Captioned web image data:
------------------------------------------------------------

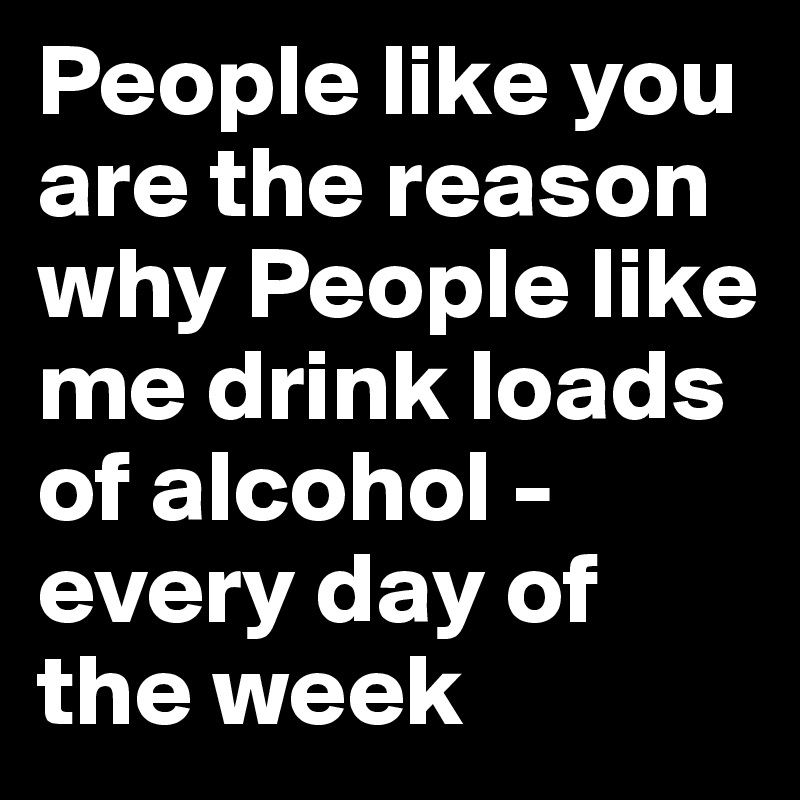 People like you are the reason why People like me drink loads of alcohol - every day of the week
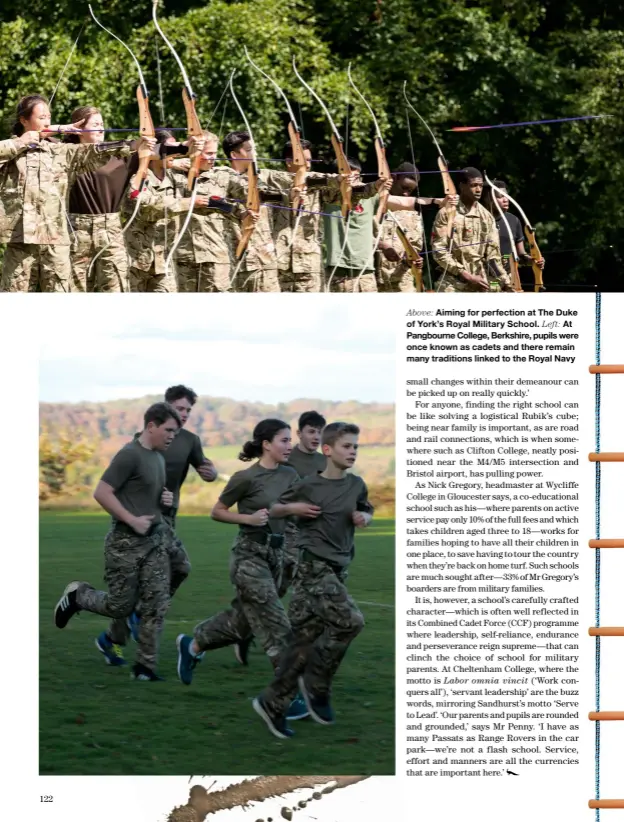  ??  ?? Above: Aiming for perfection at The Duke of York’s Royal Military School. Left: At Pangbourne College, Berkshire, pupils were once known as cadets and there remain many traditions linked to the Royal Navy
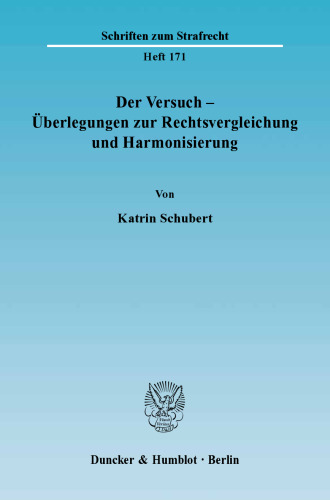 Der Versuch - Überlegungen zur Rechtsvergleichung und Harmonisierung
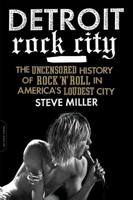 Detroit Rock City: The Uncensored History of Rock 'n' Roll in America's Loudest City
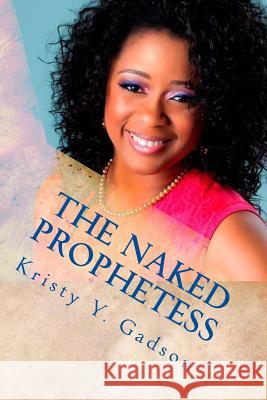 The Naked Prophetess: Oh Daughters of Zion Kristy y. Gadson 9781505655827 Createspace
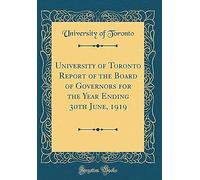 University Of Toronto Report Of The Board Of Governors For The Year Ending 30th June, 1919 (Classic Reprint)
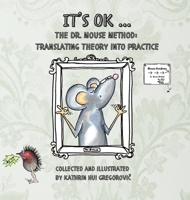 It's OK ...: The Dr. Mouse Method: Translating Theory into Practice B0G2GRK5N4 Book Cover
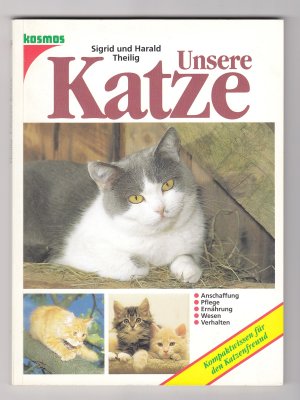 gebrauchtes Buch – Theilig, Sigrid; Theilig – Unsere Katze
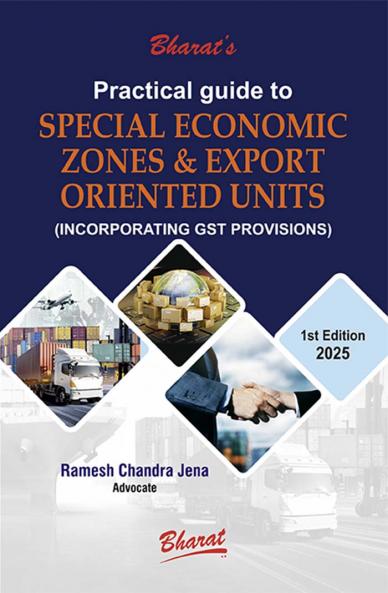 Practical Guide to Special Economic Zones & Export Oriented Units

------------------------------------------------------------

WHAT YOU WILL DO >> The reply should hold every line of the records unchanged and no pictures.

THE COMPLETED TASK >>
 People like you are the reason why People like me drink loads of alcohol - every day of the week
  ??  ?? Above: Aiming for perfection at The Duke of York’s Royal Military School. Left: At Pangbourne College, Berkshire, pupils were once known as cadets and there remain many traditions linked to the Royal Navy
 Der Versuch - Überlegungen zur Rechtsvergleichung und Harmonisierung
 Detroit Rock City: The Uncensored History of Rock 'n' Roll in America's Loudest City
 The Naked Prophetess: Oh Daughters of Zion Kristy y. Gadson 9781505655827 Createspace
 University Of Toronto Report Of The Board Of Governors For The Year Ending 30th June, 1919 (Classic Reprint)
 It's OK ...: The Dr. Mouse Method: Translating Theory into Practice B0G2GRK5N4 Book Cover
 gebrauchtes Buch – Theilig, Sigrid; Theilig – Unsere Katze
 Practical Guide to Special Economic Zones & Export Oriented Units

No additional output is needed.